Then just yesterday, an accident befell Aldous the Acai Wrangler, whom dedicated readers might remember from his profile on this blog. He was keeping his supply of acai in an industrial freezer the size of a shipping container, and the freezer unit broke down. He was not in Iquitos when it happened, and it was a week before anyone got round to repairing it. By that time, a lot of his acai and other frozen tropical fruit products had melted. Man, I’m glad not to be the one cleaning up that mess. I feel terrible for Aldous, he seems to have lost a couple hundred kilos of acai at least, and there’s no way to get it back. In America, this would be the point where everybody lawyers up for a legal fight. But here, its just an unfortunate accident, as everyone knows that wading into the thorny thicket of the Peruvian legal system will not solve anything, and is merely a sure way to lose whatever time and money you have left.

Things break down. It happens, you can count on it, and usually at the least convenient time. As Chillum is fond of pointing out, Murphy (of Murphy’s Law) was surely a Peruvian. So don’t try to fight it, just go with it. Keep your eye on the fundamentals, watch where you’re driving, and try not to piss too many people off along the way.

Readers of this blog might also remember a recent profile I wrote about the greatest con man in Iquitos, an Englishman named Brian (http://jungle-love.org/2012/03/17/the-confidence-man-of-iquitos/). One of the themes of that piece was how actions eventually have consequences, in his case typified by a group of Welsh rugby players who warned Brian not to bullshit them. When he did, they tracked him down and gave him more than one beating, out of principle.

Since I wrote that piece, Brian resurfaced again in a very unexpected way. There was a knock on the door of the hostel one night—it was Brian, with an Italian woman named Windy. I had seen her on the Boulevard, a little slip of a thing, just skinny as hell, floating by like a light breeze, and pretty clearly coked up, along with the guy she was with. But she seemed pretty harmless. Later, she asked me if she could rent a mini-fridge from me that I wasn’t using, and I said OK, because I could see she was trying to get her mess together, though I fully expected never to see that fridge again. Sometimes people deserve the benefit of the doubt. Sometimes you stick your own neck out on nothing more than intuition and an impulse for altruism. And sure enough, it was fine. She even came to the house and made us a gift of some pasta and excellent parmesan cheese brought from Italy.

And then there she was again, that night with Brian to pay what she owed me to buy the fridge outright. Brian also owed me ten soles, and that night he turned and borrowed it off of her to pay me back, which was kind of funny, and also an ominous sign of things to come. I began to wonder what the catch was. But I had to admit that he had proven himself as good as his word, when he borrowed the ten soles he had said he would pay it back the next time he saw me, and he did. We sat in the back garden and had a nice chat for an hour or so. This woman, Windy, had learned where Brian was living in the hueco (the hole), the crackhouse where he had been staying, and she actually went there and pulled him out of it, offering him to stay at her house until he could get his life back on a better track. So he was telling me that he had not conned anyone in weeks, and was not smoking crack, and was looking to get a legitimate job so he would not have to go back to that life. He also told me a bunch of crazy stories about the two years he spent in an Italian prison, which is why he is fluent in Italian. To see these two skinny, high-strung tweakers sniping at each other in rapid Italian, you would think they had been married for twenty years. It looked like things might actually be turning around for Brian at last.

## Problem 1
In the Iquitos blog post, rewrite the part that opens with "Since I wrote" and closes with "brought from Italy.", changing "mini-fridge" to "small refrigerator".
## Problem 2
Please state how long Brian spent in an Italian prison, according to the Iquitos blog post.
The material that comes next has no role here.

## Data supplied
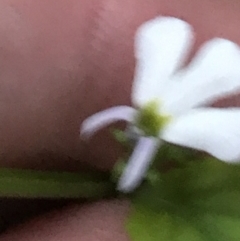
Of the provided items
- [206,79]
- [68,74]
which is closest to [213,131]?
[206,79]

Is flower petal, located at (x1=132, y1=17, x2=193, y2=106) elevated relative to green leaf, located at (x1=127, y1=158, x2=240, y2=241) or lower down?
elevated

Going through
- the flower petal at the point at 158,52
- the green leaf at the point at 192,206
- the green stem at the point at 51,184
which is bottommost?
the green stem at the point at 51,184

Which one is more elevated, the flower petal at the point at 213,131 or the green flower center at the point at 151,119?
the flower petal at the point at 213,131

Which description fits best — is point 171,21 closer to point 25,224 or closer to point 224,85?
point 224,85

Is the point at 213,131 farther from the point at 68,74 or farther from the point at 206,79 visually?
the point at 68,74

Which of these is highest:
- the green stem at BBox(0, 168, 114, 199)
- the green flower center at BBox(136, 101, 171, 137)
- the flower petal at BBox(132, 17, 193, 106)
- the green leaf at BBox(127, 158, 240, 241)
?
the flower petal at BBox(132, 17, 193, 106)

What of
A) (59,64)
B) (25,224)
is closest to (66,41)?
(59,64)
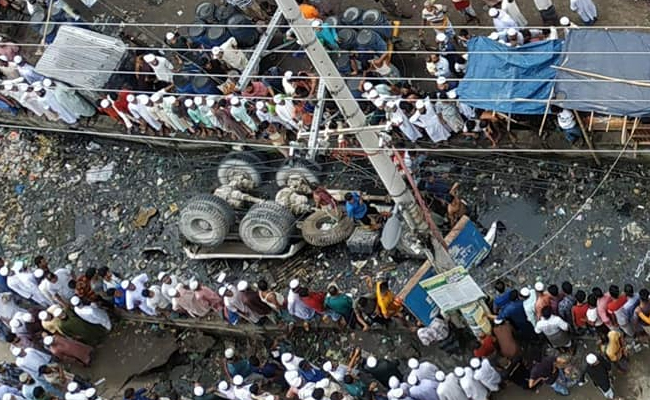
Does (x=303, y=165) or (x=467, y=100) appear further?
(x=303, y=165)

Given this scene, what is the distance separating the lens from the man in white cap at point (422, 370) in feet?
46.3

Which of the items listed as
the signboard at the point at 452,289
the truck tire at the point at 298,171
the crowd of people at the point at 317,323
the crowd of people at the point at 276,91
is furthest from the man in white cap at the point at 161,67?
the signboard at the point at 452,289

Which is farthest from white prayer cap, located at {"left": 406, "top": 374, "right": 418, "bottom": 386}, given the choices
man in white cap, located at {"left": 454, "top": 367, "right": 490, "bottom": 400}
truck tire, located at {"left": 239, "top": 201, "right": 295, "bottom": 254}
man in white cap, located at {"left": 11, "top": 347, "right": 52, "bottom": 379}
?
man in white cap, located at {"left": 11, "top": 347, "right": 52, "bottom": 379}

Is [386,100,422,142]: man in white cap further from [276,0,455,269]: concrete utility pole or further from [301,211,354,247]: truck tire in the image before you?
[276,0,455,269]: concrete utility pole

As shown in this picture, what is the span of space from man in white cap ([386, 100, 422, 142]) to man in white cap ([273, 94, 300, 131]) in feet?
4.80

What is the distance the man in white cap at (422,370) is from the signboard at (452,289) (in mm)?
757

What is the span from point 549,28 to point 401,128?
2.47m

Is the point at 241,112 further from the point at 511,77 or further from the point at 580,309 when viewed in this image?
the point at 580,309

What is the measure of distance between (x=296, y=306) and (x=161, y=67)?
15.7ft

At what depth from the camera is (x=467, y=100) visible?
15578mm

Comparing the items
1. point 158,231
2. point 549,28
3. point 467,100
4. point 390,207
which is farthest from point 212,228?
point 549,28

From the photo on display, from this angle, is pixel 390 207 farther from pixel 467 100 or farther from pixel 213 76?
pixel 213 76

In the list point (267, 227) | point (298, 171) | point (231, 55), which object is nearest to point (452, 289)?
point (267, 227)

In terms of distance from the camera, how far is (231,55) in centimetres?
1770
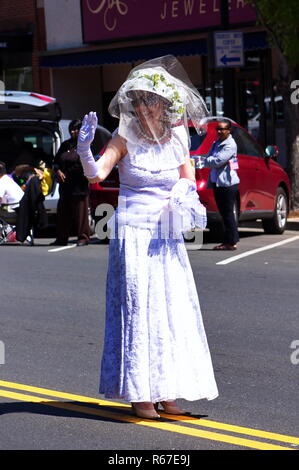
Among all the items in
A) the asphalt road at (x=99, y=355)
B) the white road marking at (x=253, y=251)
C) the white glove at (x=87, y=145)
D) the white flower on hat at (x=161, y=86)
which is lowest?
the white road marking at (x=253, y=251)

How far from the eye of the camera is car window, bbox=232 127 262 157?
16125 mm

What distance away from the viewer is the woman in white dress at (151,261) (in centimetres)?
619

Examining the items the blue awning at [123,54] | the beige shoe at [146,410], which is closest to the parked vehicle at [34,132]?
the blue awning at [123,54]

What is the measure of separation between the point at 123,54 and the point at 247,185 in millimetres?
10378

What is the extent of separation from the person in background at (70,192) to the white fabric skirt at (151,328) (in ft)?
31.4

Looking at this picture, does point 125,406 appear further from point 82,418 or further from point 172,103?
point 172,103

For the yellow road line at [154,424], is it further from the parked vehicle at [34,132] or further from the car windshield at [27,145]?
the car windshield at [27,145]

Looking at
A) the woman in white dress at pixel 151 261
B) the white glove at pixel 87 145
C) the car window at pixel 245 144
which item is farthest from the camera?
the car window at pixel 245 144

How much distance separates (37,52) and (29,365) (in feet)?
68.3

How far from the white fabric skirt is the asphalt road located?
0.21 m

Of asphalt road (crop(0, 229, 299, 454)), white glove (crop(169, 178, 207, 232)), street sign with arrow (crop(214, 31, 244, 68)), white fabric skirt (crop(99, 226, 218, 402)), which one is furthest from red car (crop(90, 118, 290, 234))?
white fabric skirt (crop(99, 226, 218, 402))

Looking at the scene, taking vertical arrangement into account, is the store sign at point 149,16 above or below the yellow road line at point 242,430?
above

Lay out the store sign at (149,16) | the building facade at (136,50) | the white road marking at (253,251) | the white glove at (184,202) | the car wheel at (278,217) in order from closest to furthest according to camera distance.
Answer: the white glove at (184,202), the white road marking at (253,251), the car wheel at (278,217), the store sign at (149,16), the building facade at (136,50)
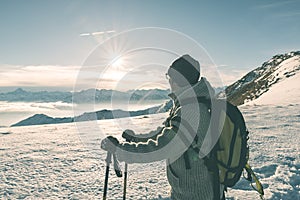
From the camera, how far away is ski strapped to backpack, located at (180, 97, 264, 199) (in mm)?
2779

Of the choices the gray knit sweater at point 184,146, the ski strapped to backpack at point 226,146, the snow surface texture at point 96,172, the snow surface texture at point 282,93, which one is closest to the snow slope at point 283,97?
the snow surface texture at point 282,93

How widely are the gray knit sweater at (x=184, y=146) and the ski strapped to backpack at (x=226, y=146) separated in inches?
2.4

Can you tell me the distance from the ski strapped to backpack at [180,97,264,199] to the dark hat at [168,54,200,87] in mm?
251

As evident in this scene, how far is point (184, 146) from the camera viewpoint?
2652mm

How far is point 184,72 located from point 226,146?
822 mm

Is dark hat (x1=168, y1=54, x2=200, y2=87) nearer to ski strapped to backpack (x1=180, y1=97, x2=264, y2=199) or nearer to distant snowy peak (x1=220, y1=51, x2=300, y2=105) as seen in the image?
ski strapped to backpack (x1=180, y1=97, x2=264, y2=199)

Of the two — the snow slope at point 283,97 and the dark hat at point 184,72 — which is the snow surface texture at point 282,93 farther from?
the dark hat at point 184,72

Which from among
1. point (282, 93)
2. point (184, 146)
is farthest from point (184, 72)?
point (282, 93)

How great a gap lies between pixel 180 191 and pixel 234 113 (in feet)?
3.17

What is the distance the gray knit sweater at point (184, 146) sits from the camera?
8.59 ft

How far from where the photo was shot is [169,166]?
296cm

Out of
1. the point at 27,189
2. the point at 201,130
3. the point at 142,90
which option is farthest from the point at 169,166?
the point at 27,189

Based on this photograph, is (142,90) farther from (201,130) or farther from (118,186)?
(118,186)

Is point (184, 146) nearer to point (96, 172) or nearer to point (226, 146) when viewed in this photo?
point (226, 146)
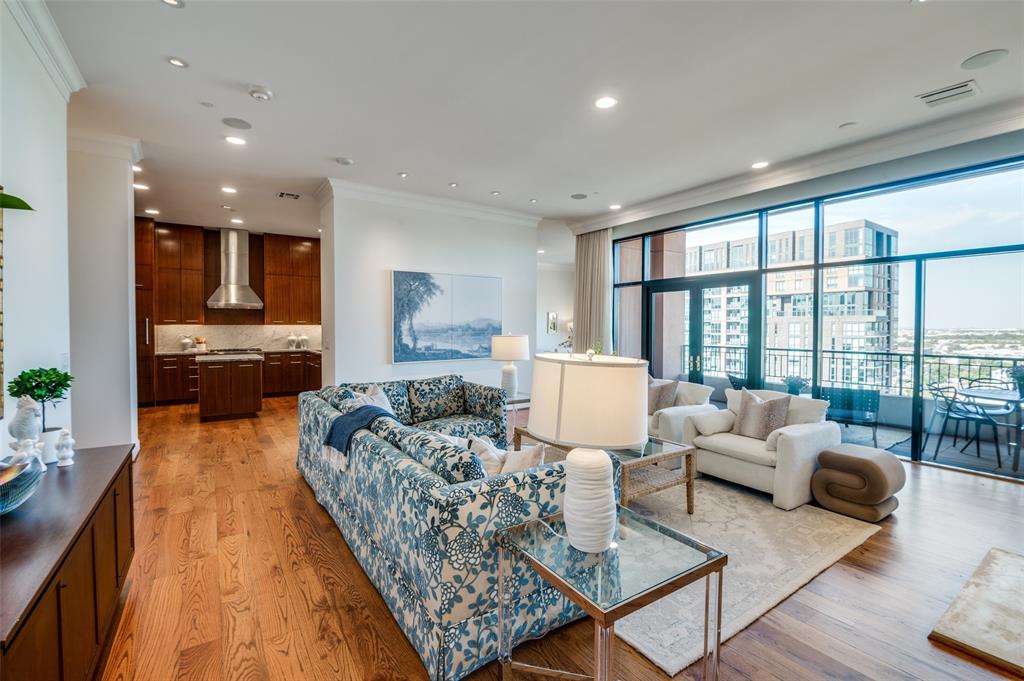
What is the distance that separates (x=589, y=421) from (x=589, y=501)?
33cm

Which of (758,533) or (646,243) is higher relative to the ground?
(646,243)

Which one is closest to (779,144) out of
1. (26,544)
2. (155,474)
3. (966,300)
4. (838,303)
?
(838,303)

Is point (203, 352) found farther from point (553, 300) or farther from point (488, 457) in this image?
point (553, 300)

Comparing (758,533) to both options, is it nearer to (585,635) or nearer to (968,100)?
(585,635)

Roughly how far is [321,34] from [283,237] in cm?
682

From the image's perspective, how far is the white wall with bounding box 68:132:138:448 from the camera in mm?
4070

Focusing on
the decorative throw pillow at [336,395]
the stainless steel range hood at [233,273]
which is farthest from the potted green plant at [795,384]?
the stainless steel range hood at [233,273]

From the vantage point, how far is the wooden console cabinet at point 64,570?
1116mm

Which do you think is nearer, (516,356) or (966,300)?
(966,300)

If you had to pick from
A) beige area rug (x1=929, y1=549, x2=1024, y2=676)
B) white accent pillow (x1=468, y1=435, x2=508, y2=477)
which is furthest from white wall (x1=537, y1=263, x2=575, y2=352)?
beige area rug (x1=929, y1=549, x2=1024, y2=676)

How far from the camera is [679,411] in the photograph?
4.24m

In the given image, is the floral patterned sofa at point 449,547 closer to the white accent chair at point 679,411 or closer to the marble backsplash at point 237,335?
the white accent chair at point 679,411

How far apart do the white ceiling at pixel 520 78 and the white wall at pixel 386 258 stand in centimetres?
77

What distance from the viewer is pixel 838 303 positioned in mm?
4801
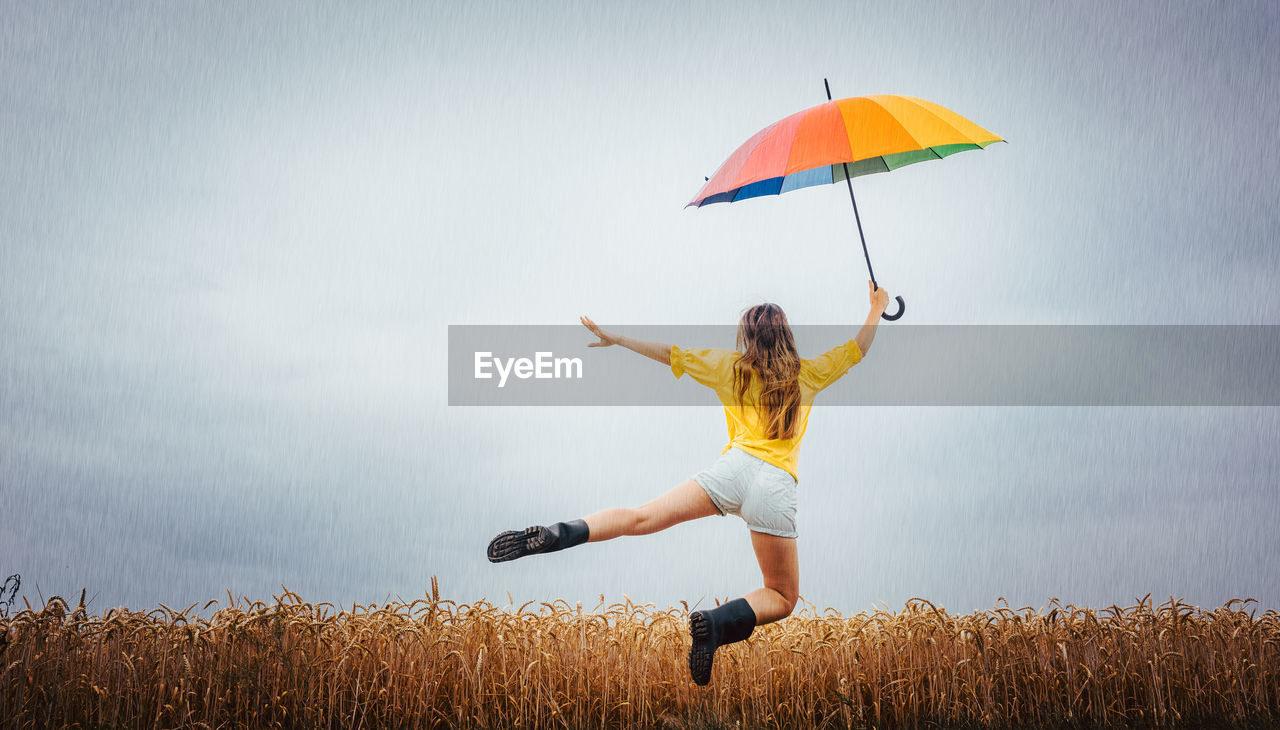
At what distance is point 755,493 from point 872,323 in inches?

## Full solution 1
Since I wrote that piece, Brian resurfaced again in a very unexpected way. There was a knock on the door of the hostel one night—it was Brian, with an Italian woman named Windy. I had seen her on the Boulevard, a little slip of a thing, just skinny as hell, floating by like a light breeze, and pretty clearly coked up, along with the guy she was with. But she seemed pretty harmless. Later, she asked me if she could rent a small refrigerator from me that I wasn’t using, and I said OK, because I could see she was trying to get her mess together, though I fully expected never to see that fridge again. Sometimes people deserve the benefit of the doubt. Sometimes you stick your own neck out on nothing more than intuition and an impulse for altruism. And sure enough, it was fine. She even came to the house and made us a gift of some pasta and excellent parmesan cheese brought from Italy.

## Full solution 2
Two years.